Custom Containers in Crafting Sandbox
Ability to use custom containers is very useful in building up a dev environment. With Crafting Sandbox, you can run your workspace and dependencies alongside custom containers.
Creating Custom Containers
You can add custom containers to run alongside your workspaces and dependencies in Crafting Sandbox. To configure a container workload, open your app's configuration page and click `+` under "Containers" to add any container workload, and configure it as shown below:
Similarly to Docker-compose, you can customize the container in Yaml format.
Tips on using Workspaces, Containers, and Dependencies
Workspaces, Containers, and Dependencies are different types of workloads supported in Crafting Sandbox. They can be summarized as follows:
Workspaces: Workspaces are utilized to host the services being developed by the team. These services are built from the source code pulled from Git repo, run as daemon's based on repo manifests. It offers flexible customization and strong development support.
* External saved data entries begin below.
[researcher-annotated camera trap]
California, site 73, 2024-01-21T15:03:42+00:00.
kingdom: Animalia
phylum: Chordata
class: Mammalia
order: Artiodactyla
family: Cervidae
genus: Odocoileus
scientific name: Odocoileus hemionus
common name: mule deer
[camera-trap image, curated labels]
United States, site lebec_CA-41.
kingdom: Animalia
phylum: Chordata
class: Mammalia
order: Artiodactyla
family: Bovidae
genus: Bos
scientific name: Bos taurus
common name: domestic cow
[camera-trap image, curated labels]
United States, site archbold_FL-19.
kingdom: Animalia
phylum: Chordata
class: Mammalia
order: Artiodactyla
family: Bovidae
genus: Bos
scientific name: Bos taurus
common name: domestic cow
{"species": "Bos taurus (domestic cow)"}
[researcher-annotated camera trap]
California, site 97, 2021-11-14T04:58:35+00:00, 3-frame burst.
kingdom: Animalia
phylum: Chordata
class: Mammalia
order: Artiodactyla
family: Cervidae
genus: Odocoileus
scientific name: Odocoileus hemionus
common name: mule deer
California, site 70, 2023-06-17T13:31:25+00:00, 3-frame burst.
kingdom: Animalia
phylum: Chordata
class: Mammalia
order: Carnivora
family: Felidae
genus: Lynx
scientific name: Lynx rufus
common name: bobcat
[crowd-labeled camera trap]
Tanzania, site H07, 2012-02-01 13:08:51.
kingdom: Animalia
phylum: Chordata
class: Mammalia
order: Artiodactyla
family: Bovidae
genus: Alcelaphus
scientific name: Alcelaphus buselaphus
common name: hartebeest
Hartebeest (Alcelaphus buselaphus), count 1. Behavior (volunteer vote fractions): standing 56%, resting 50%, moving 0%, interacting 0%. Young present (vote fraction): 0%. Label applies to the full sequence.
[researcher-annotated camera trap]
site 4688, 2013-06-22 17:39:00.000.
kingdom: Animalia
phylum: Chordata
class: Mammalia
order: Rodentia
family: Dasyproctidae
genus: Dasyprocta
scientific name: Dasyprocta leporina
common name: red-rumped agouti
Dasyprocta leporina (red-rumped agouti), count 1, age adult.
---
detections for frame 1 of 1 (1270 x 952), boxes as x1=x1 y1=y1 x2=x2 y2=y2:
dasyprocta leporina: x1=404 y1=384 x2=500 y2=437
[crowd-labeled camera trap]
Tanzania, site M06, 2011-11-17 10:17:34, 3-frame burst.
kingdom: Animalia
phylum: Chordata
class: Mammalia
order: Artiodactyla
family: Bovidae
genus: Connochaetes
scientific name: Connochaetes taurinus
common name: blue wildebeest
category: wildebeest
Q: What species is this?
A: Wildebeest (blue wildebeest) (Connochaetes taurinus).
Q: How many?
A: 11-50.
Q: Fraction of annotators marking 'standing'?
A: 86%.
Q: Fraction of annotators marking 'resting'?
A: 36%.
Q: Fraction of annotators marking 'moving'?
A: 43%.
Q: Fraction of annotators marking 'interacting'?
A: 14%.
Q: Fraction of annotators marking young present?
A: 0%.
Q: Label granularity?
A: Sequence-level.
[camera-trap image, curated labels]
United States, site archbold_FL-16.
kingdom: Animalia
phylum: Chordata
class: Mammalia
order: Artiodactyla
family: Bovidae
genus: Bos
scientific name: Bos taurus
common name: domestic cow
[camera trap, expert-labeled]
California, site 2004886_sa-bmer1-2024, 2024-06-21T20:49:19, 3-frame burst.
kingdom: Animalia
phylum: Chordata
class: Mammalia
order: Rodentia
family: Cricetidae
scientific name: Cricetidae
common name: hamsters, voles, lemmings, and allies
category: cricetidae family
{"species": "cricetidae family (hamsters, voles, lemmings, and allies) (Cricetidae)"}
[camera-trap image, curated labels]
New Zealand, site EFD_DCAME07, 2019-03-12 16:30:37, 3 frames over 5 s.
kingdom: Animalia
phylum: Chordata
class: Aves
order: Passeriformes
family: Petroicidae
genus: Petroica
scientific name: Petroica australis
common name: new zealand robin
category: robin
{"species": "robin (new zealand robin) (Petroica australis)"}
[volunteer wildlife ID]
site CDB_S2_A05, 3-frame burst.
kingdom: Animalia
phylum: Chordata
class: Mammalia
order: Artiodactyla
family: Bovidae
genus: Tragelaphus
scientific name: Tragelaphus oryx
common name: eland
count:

Dependencies: Dependencies are used to host the commonly used standard services such as MySQL, Postgres, Redis, etc., built-in by Crafting for users to add easily, allowing minimal customization, and no development support
Containers: The containers are used to host the services pre-packaged as container images. It offers flexibility in customization, but minimal support for development.
Containers are often used in following scenarios:
To add more customization of standard services, e.g., a special version of Postgres, etc.
To enable dependencies currently not supported by Crafting, e.g., CockroachDB, etc.
To reuse in-house artifacts in different projects, e.g., a specific version of service X built by team A, used as dependency for the Crafting Sandbox application used by team B and more…
Sandboxes support the following container workload functionalities:
Log Viewing: Logs generated by container workload can be viewed the same way as workspace logs
Exec: `cs exec` can run any commands inside the container
Port forwarding: `cs port-forward` can forward ports of containers the same way as for workspaces
Keep in mind that `cs ssh` can't be used for containers, we recommend using `cs exec` to run the commands.
To learn more about how to build, upload, configure, run/debug containers in the Crafting Sandbox App, please refer to our documentation by clicking on “Learn more” below.
Additional Features
Shared Volume for Containers
You can create different types of shared volume on App level and use them in container workloads.